Federal Reserve chair Jerome Powell was confirmed to a second term on Thursday, putting him in charge of the central bank for another four years as it grapples with the highest inflation in decades and with financial markets in tumult.
The big picture: Powell received bipartisan support, with the Senate voting 80-19 in favor of confirmation. He faces the challenge of withdrawing the Fed's extraordinary pandemic stimulus implemented in his first term rapidly enough to contain inflation without tanking the economy.
Powell's second term will involve a gantlet of political and economic cross-pressures.
- One of the Fed's primary jobs is to ensure stable prices, and by Fed officials' own accounting, they are currently failing, with 8.3% inflation over the past year.

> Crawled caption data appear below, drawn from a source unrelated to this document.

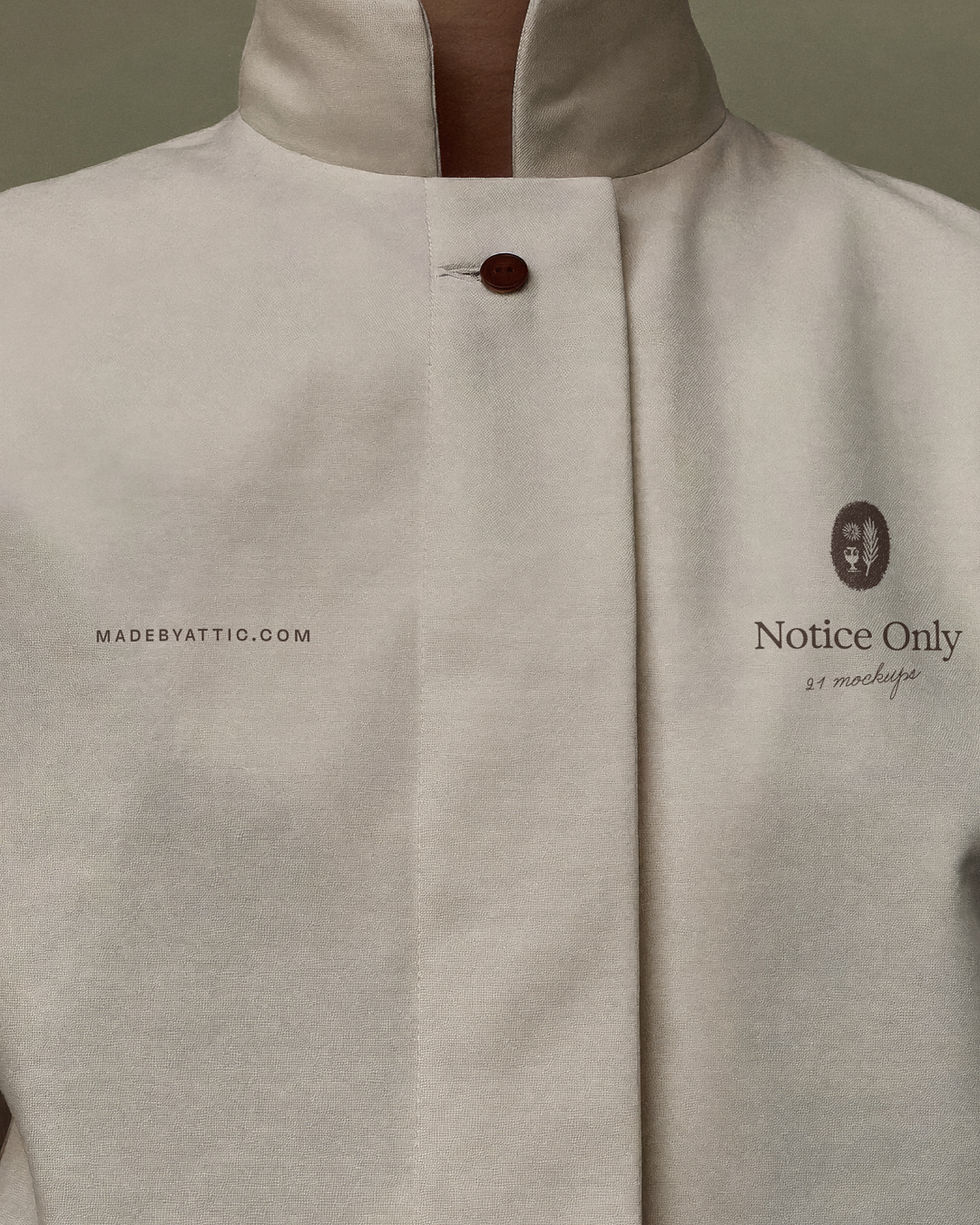 Cream hospitality uniform mockup with chest logo on structured jacket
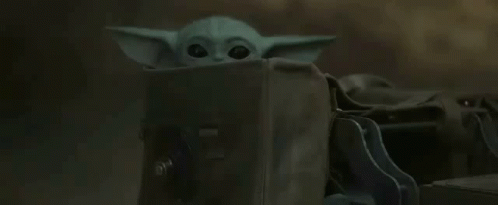 yoda with a backpack standing up behind a desk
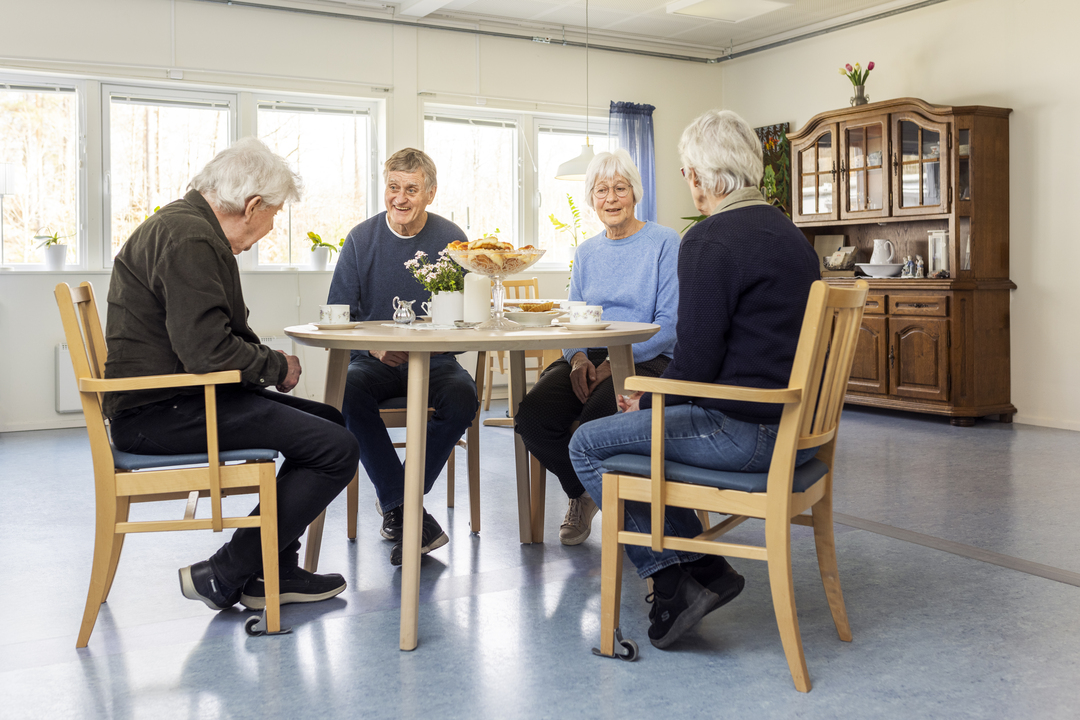 Fyra boende sitter runt ett bord och fikar tillsammans vid Borggården demensvård i Olofström. Rummet är ljust och möblerat för gemenskap och samvaro i en modullösning från Expandia.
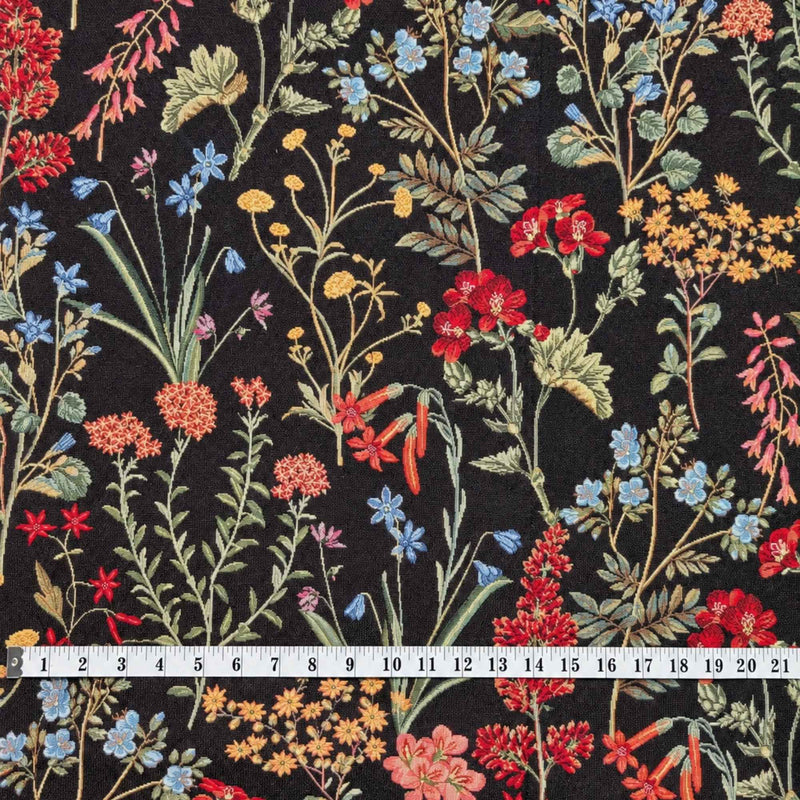 Botanical wildflower Gobelin tapestry fabric with red, coral, blue and yellow flowers and sage green leafy stems on a black background.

- To fight inflation, the Fed has embarked on its most aggressive campaign of monetary tightening in decades, planning multiple half-percentage point rate increases in a row and a drawdown of its $9 trillion balance sheet.

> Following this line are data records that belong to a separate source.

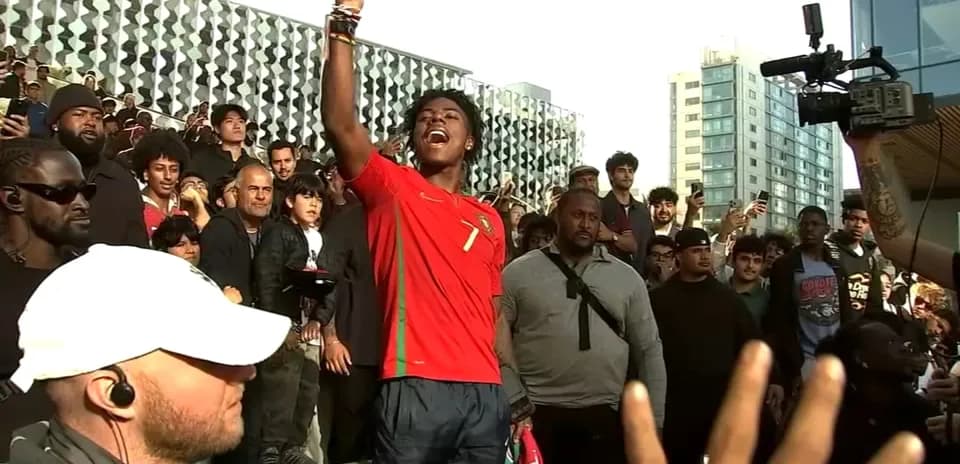 Joven con camiseta de Portugal levantando la mano en evento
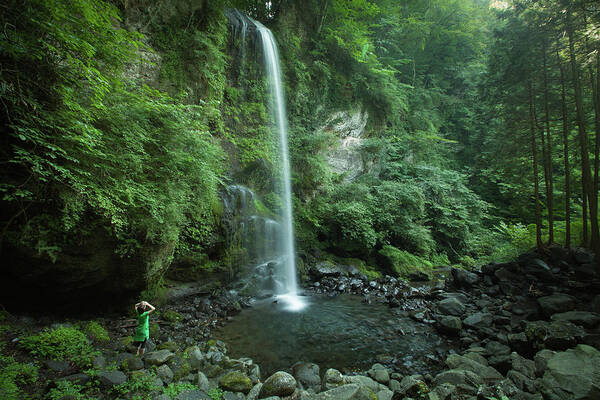 Scenics Art Print featuring the photograph Enjoying A Waterfall In Lush Forest by Ippei Naoi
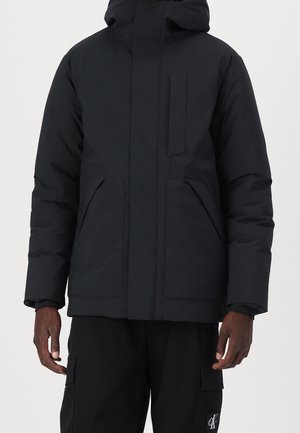 Veste matelassée noire avec capuche, fermeture éclair devant, deux poches devant et une poche poitrine sur une personne portant un pantalon noir.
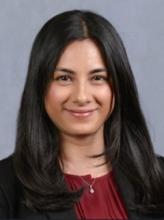woman in a red blouse with dark hair smiling
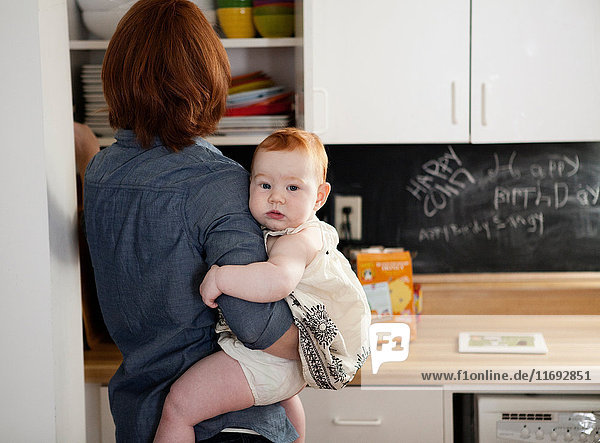 Mother holding baby daughter in kitchen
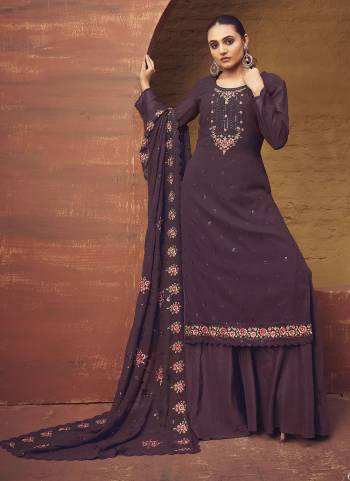 Attrective Looking These Sharara Suit in Fine Colored Pair With Bottom And Dupatta.These Top Are Georgette And Dupatta Are Fabricated On Georgette Pair With Santoon Bottom.Its Beautified With Designer Heavy Thread Embroidery Work.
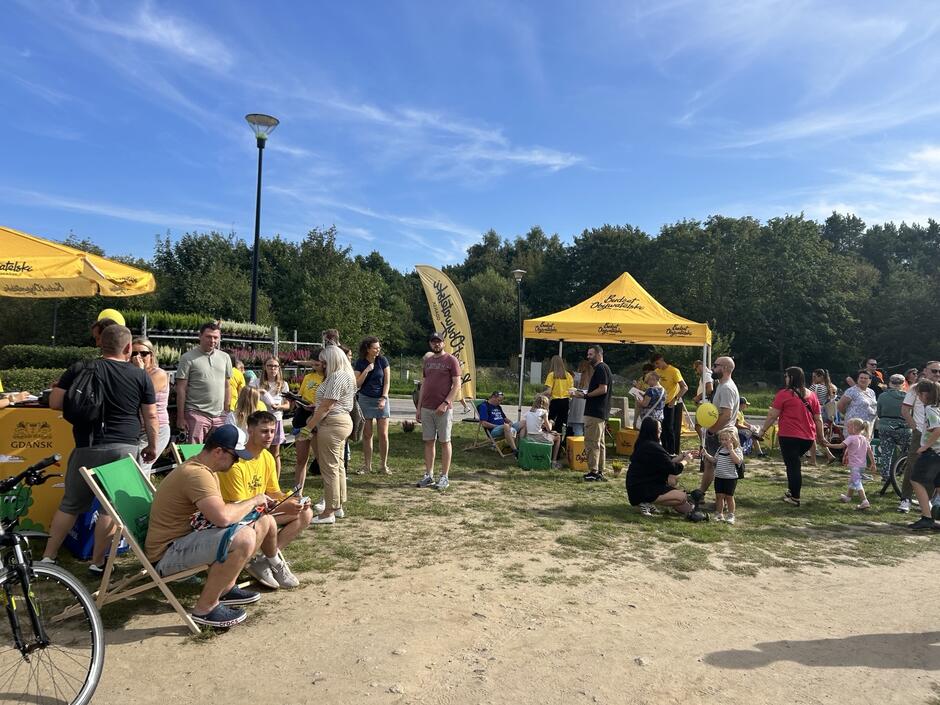 na zdjęciu piknik z żółtym namiotem, są też siedziska, część osób siedzi, inni stoją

- But that tightening campaign is causing cracks to appear in financial markets and sharply higher rates for mortgages and other forms of borrowing. It could lead to economic distress in the months ahead and put the Fed under pressure both for inflation and the negative side effects of higher rates.

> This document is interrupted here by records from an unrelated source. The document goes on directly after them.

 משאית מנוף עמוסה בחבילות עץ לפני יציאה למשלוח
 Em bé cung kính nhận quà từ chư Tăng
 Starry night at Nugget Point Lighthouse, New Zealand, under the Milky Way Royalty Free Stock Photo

Yes, but: Powell, a 69-year-old former private equity executive, is a savvy political operator skilled at building bridges across partisan lines — as reflected in his appointments to Fed positions by three presidents and his bipartisan Senate confirmation vote.
While Powell's appointment represents continuity in the leadership of the central bank, this is also a time of many new faces at the top ranks of the Fed.
- The Senate also voted to confirm Philip Jefferson and Lisa Cook as Fed governors this week, and the nomination of Michael Barr to be vice-chair in charge of financial regulation is pending.
- New presidents of the Fed regional banks in Boston (Susan M. Collins) and Dallas (Lorie Logan) are set to take over this summer, and there will soon be vacancies at the helm of the Chicago and Kansas City Fed due to mandatory retirements.
The bottom line: Powell will have the benefit of experience and bipartisan credibility but faces an exceptionally difficult task in undoing his own first-term policies and reduce inflation without excessive collateral damage.
Editor's note: This story has been corrected to show Powell was confirmed on Thursday, not Wednesday.